You can only do this safely if your class is plain old data (POD).
From Wikipedia:
A POD type in C++ is defined as either a scalar type or a POD class. A POD class has no user-defined copy assignment operator, no user-defined destructor, and no non-static data members that are not themselves PODs. Moreover, a POD class must be an aggregate, meaning it has no user-declared constructors, no private nor protected non-static data, no base classes and no virtual functions. The standard includes statements about how PODs must behave in C++.
See this page for many details on POD types. In particular,
"A pointer to a POD-struct object, suitably converted using a reinterpret_cast, points to its initial member ... and vice versa" [§9.2, ¶17].
class SimpleClass {
int member;
};
SimpleClass instance;
int* pointer = (int*) &SimpleClass;
In the above code pointer points to SimpleClass::member and hence you can access SimpleClass::member in this way.
Once you add an virtual method to the class SimpleClass, the memory map of the object changes.
class SimpleClass {
virtual void foo();
int member;
};
Every object of SimpleClass now contains a special pointer called as vptr which points to a vtable which is a table of addresses of all virtual functions in SimpleClass.

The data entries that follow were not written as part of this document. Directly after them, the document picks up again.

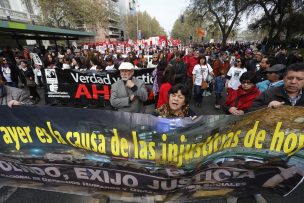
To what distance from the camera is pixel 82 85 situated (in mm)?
6664

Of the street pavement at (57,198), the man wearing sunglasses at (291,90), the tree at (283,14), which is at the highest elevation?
the tree at (283,14)

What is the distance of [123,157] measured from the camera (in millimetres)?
2354

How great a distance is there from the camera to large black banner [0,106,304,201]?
7.09 ft

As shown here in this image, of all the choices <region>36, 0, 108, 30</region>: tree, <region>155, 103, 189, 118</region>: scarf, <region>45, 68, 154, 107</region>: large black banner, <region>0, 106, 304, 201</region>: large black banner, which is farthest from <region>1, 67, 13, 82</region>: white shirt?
<region>36, 0, 108, 30</region>: tree

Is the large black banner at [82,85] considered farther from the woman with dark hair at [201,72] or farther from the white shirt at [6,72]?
the white shirt at [6,72]

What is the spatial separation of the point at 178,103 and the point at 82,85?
461 centimetres

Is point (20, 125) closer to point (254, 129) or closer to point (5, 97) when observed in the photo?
point (5, 97)

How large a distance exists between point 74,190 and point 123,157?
31.1 inches

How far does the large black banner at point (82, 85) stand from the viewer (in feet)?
20.8

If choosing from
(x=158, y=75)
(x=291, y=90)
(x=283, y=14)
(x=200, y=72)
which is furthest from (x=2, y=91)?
(x=283, y=14)

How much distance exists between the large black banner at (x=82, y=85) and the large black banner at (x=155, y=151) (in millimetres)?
3837

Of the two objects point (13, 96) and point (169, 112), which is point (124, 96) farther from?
point (13, 96)

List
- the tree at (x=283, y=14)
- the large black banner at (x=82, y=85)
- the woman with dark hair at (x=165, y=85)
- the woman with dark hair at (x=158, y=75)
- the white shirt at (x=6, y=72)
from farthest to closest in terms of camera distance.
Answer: the tree at (x=283, y=14), the white shirt at (x=6, y=72), the large black banner at (x=82, y=85), the woman with dark hair at (x=158, y=75), the woman with dark hair at (x=165, y=85)

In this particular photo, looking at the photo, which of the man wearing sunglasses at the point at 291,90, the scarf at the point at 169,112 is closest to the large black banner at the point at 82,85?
the scarf at the point at 169,112
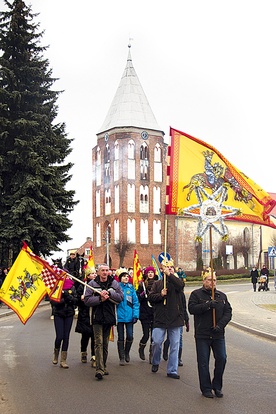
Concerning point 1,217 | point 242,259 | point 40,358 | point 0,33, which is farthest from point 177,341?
point 242,259

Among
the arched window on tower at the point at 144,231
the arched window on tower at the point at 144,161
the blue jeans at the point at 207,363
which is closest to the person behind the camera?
the blue jeans at the point at 207,363

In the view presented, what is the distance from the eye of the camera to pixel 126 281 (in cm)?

The first 4 bytes of every object of SimpleClass now point to the vptr and not SimpleClass::member and that is the reason you cannot access member in the same way as first case.
Ofcourse, virtual behavior is implementation detail of compilers and vptr nor vtable are specified in the standard but the way i mentioned is how most compilers would implement it.
Since the implementation detail might be different for each compiler you should rely on accessing class members through pointers to class(especially polymorphic classes). Also, doing so defeats the entire purpose of Abstraction through Access Specifiers.
All right, several things.
Your first code example won't compile because you can't have a pointer to a class. I think you meant this:
SimpleClass instance;
int* pointer = (int*) &instance;
(Please don't code you haven't tried compiling.)
This kind of casting is powerful and dangerous. You could just as well cast to a pointer to some type (say, char*) and as long as it was a type no larger than int, the code would compile and run. This kind of reinterpretation is like a fire axe, to be used only when you have no better choice.
As it is, pointer points to the beginning of 'instance', and instance begins with instance.member (like every instance of SimpleClass), so you really can manipulate that member with it. As soon as you add another field to SimpleClass before member, you mess up this scheme.
In your second code example, you can still use pointer to store and retrieve an int, but you're doing so across boundaries within the memory structure of instance, which will damage instance beyond repair. I can't think of a good metaphor for how bad this is.
In answer to your questions: yes, this is specified somewhere, and no, common sense isn't good enough, you'll need insight into how the language works (which comes from playing around with questions like this).